Para que as crianças se acostumassem com a situação dos militares nas ruas, as professoras haviam ensinado uma brincadeira muito alegre, que todos gostavam de brincar e de cantar, na escola e em casa. Assim, quando queriam se divertir, formavam uma pequena fila dos seis irmãos, mais as crianças da vizinhança, faziam chapéus de papel (de preferência, jornal), colocavam na cabeça, seguravam um pedaço de pau, e cantavam, marchando todos juntos:
"- Marcha, soldado,
Cabeça de papel,
Quem não marcha direito,
Vai preso pro quartel!"
"-O quartel pegou fogo,
a polícia deu sinal,
Alô! Alô! Alô!
À Bandeira Nacional!".
Lá se ia o pequeno batalhão, tentando libertar os seus medos, brincando com uma situação que parecia apavorar os adultos, que era o início da ditadura militar.
No entanto, apesar dos medos, a vida seguia quase normalmente.
Aos poucos, as crianças se acostumavam ao vaivém dos soldados nas ruas. Eles iam a pé, de bicicleta ou com viaturas. Aliás, a menina percebia como os soldados faziam sucesso junto às meninas mais velhas até 15 anos, pois cada uma "escolhia" um para si: "Este é meu" - dizia fulana - "Aquele lá, guiando a viatura, é meu!" - dizia siclana. E Rosa não entendia como elas suspiravam perdidamente por aqueles rapazes vestidos de farda, mas olhava o seu sorvete derretendo na mão direita, a mochila pesando na mão esquerda, ria-se sozinha, e continuava ruminando os seus pensamentos de criança, enquanto percorriam o longo caminho da casa para o colégio, e, de novo, do colégio para casa.
Rosa adorava ir junto com os pais e os irmãos, nas missas de domingo, bem cedinho, às seis horas da manhã. Gostava dos preparativos, pois usariam suas melhores roupas e seus melhores calçados, e, como dizia a mãe, precisavam rezar bastante para o Brasil permanecer em paz. A agitação sempre era muito grande, e a menina observava, curiosa, seus irmãos passando uma flanela nos calçados, para fazê-los brilhar, pois era moda os calçados brilharem, naquela época longínqua.
Na saída para a igreja, Rosa corria para segurar na mão do pai e da mãe, porque sentia-se protegida, e não queria se perder no caminho, onde encontravam todo o povo da cidade dirigindo-se, também, para as suas preces dominicais. A menina já conhecia todos os rostos e até o modo de caminhar de algumas pessoas. Notava que nem todas cumprimentavam seus pais, mas sentia-se num ambiente amistoso e calmo.

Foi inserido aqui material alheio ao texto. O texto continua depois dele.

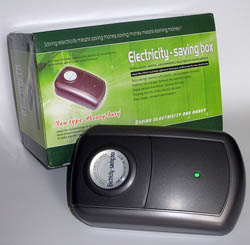"Rectangular black plastic device next to green box. Box and device display the words ""energy-saving box"""
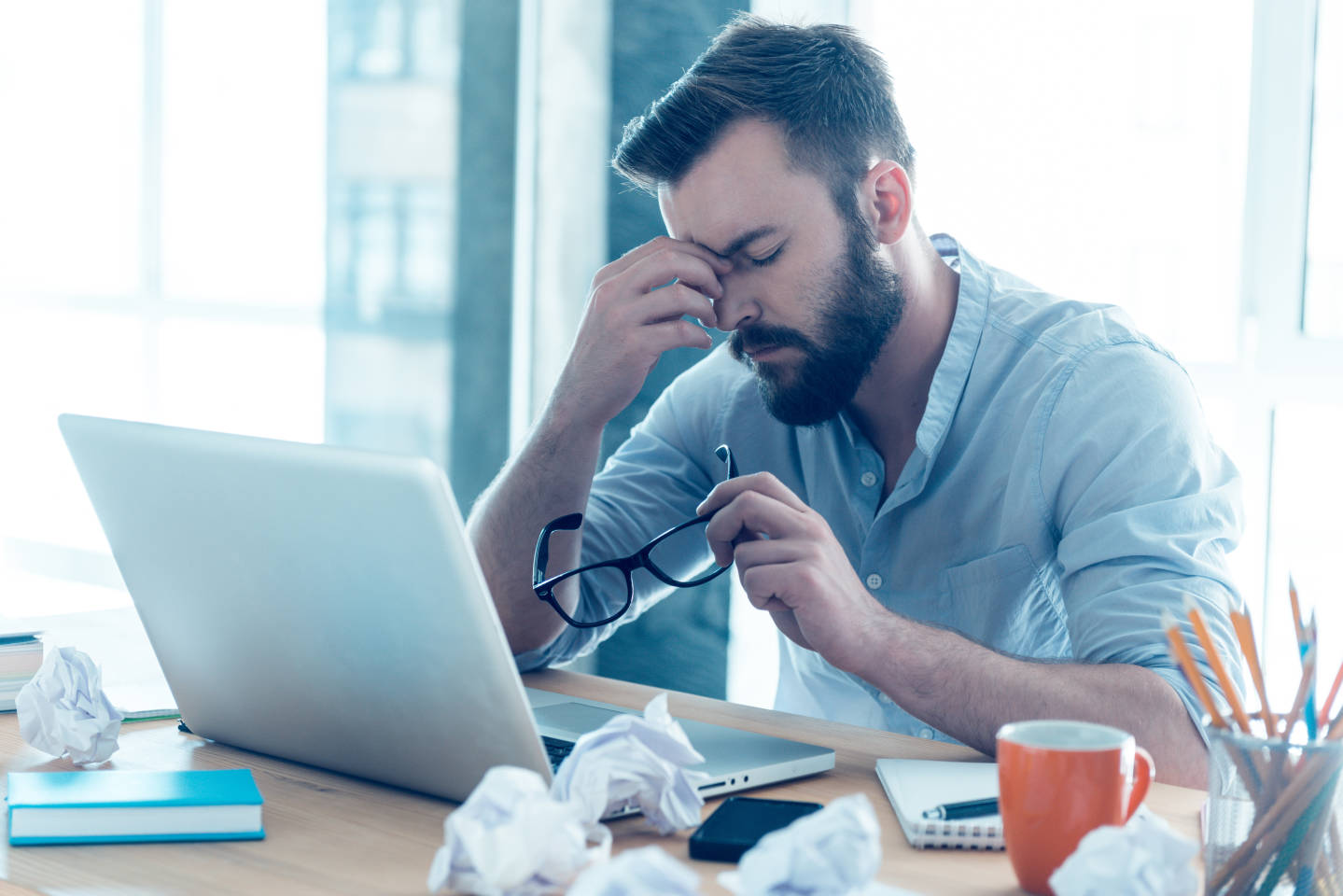 man sitting at computer stressed out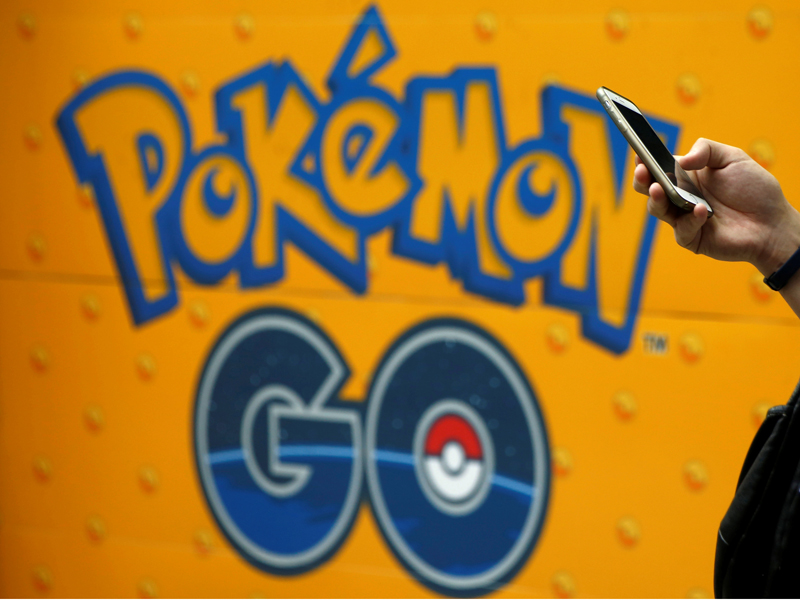 "A man uses a mobile phone in front of an advertisement board bearing the image of ""Pokemon Go"" at an electronic shop in Tokyo on July 27, 2016. Photo courtesy of REUTERS/Kim Kyung-Hoon/File Photo*Editors: This photo may only be republished with RNS-POKEMON-BISHOP, originally transmitted on Aug. 18, 2016."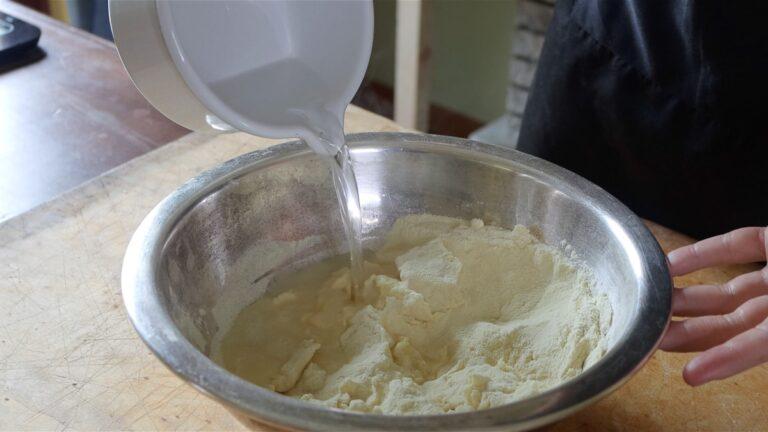 mixing water and semolina flour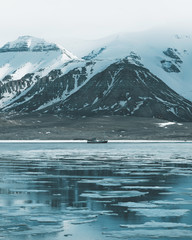 Boat moored on frozen sea against snowcapped mountains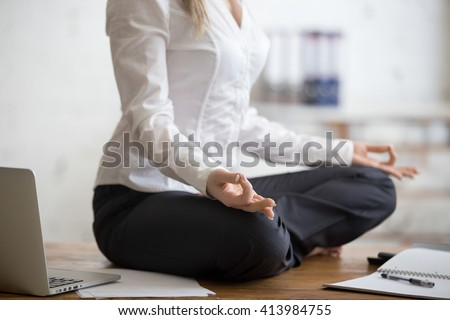 Business and healthy lifestyle concept. Young yogi office woman sitting cross-legged in half lotus yoga pose at workplace. Smart casual business lady meditating on her break time. Close-up - stock photo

Na igreja, o silêncio era muito denso, ninguém podia falar alto. Aqui e ali, ouviam-se alguns cochichos e sussurros, que logo se calavam e se aquietavam. Rosa sentava-se ao lado de sua mãe e de suas irmãs, Inês e Maria. Seu pai e seus dois irmãos, sentavam-se na ala direita da igreja, pois naquela época, era costume os homens e os meninos sentarem-se separados das mulheres e das meninas.
A mãe abria o missal, colocava o véu sobre a cabeça, e fazia suas orações antes da missa começar. A menina olhava para o véu, pensando porque não podia usar um também, pois achava bonito. Olhava para suas irmãs, muito quieta, observava a multidão, reunida em completo silêncio, e lembrava de fazer também a sua oração para o "Brasil ter paz", como a mãe sempre dizia.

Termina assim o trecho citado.